A professor with dementia seeks a missing girl in John Katzenbach’s What Comes Next.
What inspired you to have the lead character suffer from degenerative dementia?
After an old and dear friend of mine was diagnosed with a frontal temporal lobe dementia, my research came across the Lewy body dementia that my character, Adrian Thomas, suffers. It is characterized by hallucinations. I thought, what if a person suffering from this disease saw a crime take place—and within moments I was writing the book.
What problems did your lead characters, a teenage girl and an elderly professor, present?
One of the most engaging aspects was building parallel stories between an old man facing his mortality and a young woman whose future was at risk. I wanted to find the sorts of inner resources that an old college professor facing a difficult death would have to call upon, at the same time that a teenage girl has to uncover strengths that she doesn’t know she possesses. I wanted to create two different clocks counting down in the same novel.
How did you research the creepy Web site?

**Work to complete**
1. Answer these questions from the interview:
(a) Who does the professor in the book look for?
(b) What type of dementia does Adrian Thomas suffer from?
(c) What did the author want to create two of in the same novel?
2. Write out again, word for word, the part of the interview from "After an old" up to and including "elderly professor, present?".

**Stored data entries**
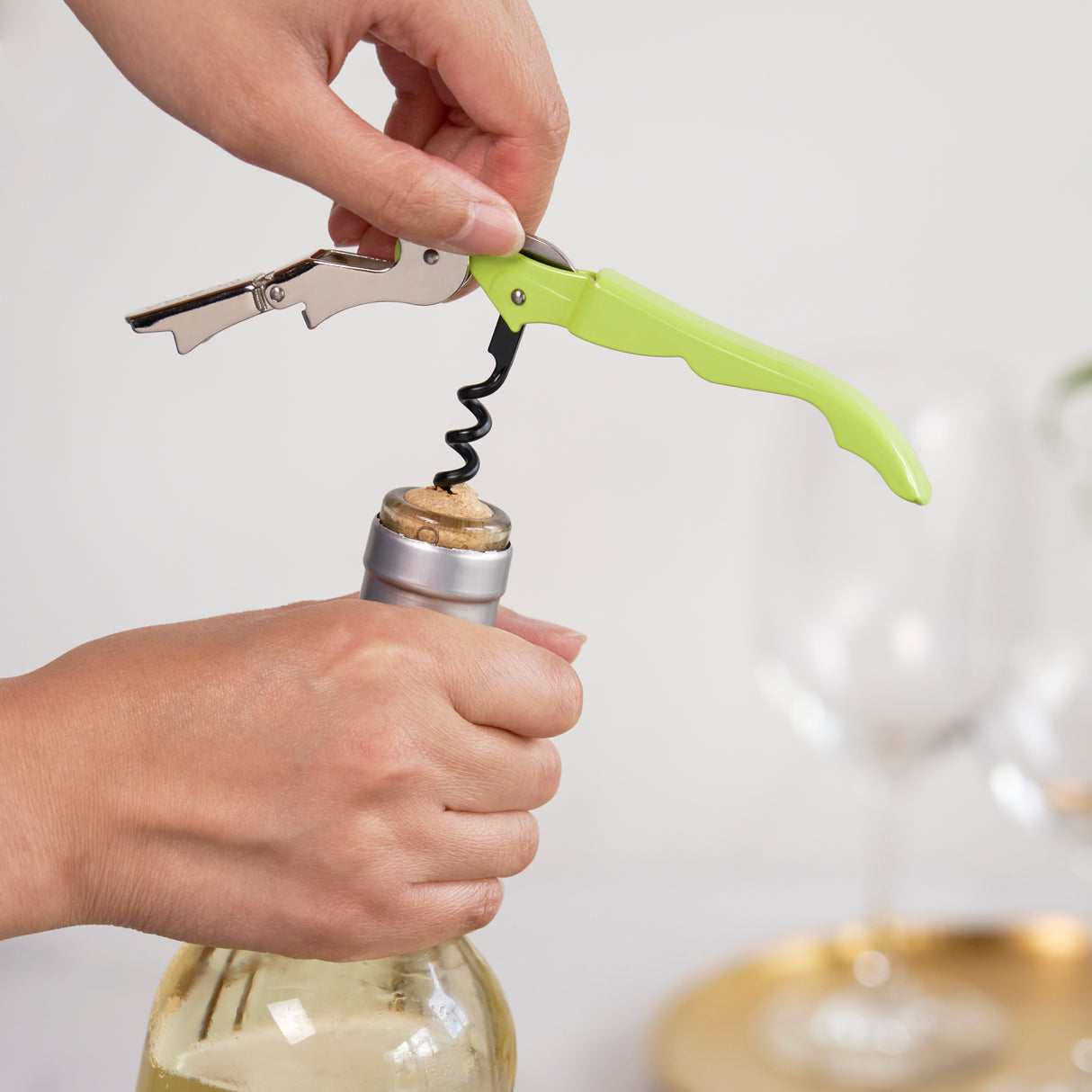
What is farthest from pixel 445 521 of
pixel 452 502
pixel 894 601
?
pixel 894 601

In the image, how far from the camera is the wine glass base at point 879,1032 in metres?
0.72

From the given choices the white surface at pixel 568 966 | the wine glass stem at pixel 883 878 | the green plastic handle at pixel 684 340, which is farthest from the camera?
the wine glass stem at pixel 883 878

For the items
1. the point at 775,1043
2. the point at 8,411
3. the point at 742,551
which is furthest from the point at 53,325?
the point at 775,1043

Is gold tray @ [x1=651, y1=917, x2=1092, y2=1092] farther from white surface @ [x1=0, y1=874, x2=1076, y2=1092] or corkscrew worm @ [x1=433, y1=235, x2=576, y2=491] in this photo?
corkscrew worm @ [x1=433, y1=235, x2=576, y2=491]

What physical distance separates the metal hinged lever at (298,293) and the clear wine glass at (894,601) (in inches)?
17.3

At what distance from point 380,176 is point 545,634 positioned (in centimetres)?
17

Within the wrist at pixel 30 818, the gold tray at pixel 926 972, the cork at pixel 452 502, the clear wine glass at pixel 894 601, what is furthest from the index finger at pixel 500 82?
the gold tray at pixel 926 972

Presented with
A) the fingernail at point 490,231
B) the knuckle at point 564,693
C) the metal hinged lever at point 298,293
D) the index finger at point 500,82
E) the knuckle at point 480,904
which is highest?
the index finger at point 500,82

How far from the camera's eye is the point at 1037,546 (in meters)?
0.81

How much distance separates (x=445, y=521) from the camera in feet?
1.25

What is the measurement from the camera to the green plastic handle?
362 millimetres

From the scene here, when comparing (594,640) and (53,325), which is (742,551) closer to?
(594,640)

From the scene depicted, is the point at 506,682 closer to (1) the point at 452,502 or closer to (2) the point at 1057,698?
(1) the point at 452,502

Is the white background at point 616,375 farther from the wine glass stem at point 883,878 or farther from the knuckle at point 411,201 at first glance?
the knuckle at point 411,201
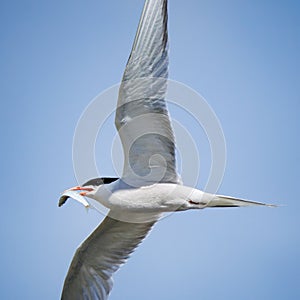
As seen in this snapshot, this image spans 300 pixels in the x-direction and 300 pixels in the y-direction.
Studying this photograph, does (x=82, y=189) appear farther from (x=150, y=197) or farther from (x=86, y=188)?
(x=150, y=197)

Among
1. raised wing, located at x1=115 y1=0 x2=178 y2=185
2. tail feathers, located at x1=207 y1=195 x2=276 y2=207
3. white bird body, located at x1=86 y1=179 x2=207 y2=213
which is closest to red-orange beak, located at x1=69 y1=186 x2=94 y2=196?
white bird body, located at x1=86 y1=179 x2=207 y2=213

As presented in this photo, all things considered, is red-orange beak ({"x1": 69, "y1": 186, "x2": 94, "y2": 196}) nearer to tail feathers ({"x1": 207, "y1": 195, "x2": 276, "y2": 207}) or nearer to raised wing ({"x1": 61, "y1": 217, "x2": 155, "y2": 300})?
raised wing ({"x1": 61, "y1": 217, "x2": 155, "y2": 300})

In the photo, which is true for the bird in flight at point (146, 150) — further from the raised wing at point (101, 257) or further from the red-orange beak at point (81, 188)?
the raised wing at point (101, 257)

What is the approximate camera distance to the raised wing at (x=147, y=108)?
469 cm

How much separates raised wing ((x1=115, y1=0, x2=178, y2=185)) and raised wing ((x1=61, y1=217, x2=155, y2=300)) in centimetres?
93

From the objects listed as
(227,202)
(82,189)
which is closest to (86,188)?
(82,189)

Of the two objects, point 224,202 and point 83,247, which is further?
point 83,247

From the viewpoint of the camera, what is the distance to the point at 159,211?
5.23 metres

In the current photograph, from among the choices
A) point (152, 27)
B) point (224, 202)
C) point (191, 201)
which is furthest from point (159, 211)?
point (152, 27)

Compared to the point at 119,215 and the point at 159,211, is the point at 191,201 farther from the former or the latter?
the point at 119,215

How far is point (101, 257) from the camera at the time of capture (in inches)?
243

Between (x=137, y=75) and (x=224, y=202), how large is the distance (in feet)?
4.73

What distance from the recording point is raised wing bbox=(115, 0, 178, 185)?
4.69 meters

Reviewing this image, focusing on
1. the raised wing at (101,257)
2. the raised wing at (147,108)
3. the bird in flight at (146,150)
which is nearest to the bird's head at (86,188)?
the bird in flight at (146,150)
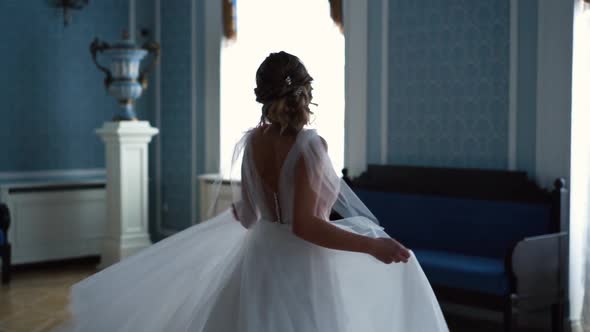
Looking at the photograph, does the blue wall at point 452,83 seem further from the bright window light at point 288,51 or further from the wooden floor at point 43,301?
the wooden floor at point 43,301

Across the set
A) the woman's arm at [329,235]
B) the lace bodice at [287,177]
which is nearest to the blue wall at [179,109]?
the lace bodice at [287,177]

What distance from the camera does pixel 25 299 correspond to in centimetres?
559

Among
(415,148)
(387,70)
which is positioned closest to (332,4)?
(387,70)

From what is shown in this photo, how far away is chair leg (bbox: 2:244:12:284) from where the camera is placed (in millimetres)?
6082

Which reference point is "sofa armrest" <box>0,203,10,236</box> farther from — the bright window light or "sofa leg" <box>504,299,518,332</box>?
"sofa leg" <box>504,299,518,332</box>

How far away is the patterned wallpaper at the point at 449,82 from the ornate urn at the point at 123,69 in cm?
246

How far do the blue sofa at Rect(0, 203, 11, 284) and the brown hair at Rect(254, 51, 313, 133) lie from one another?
13.7ft

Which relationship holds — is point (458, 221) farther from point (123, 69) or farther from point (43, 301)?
point (123, 69)

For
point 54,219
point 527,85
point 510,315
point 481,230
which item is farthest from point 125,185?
point 510,315

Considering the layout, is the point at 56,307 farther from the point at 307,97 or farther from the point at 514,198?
the point at 307,97

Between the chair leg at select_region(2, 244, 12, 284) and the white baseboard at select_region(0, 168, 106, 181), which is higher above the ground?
the white baseboard at select_region(0, 168, 106, 181)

**Answer set**
1.
(a) A missing girl.
(b) Lewy body dementia.
(c) Clocks counting down.

2.
After an old and dear friend of mine was diagnosed with a frontal temporal lobe dementia, my research came across the Lewy body dementia that my character, Adrian Thomas, suffers. It is characterized by hallucinations. I thought, what if a person suffering from this disease saw a crime take place—and within moments I was writing the book.
What problems did your lead characters, a teenage girl and an elderly professor, present?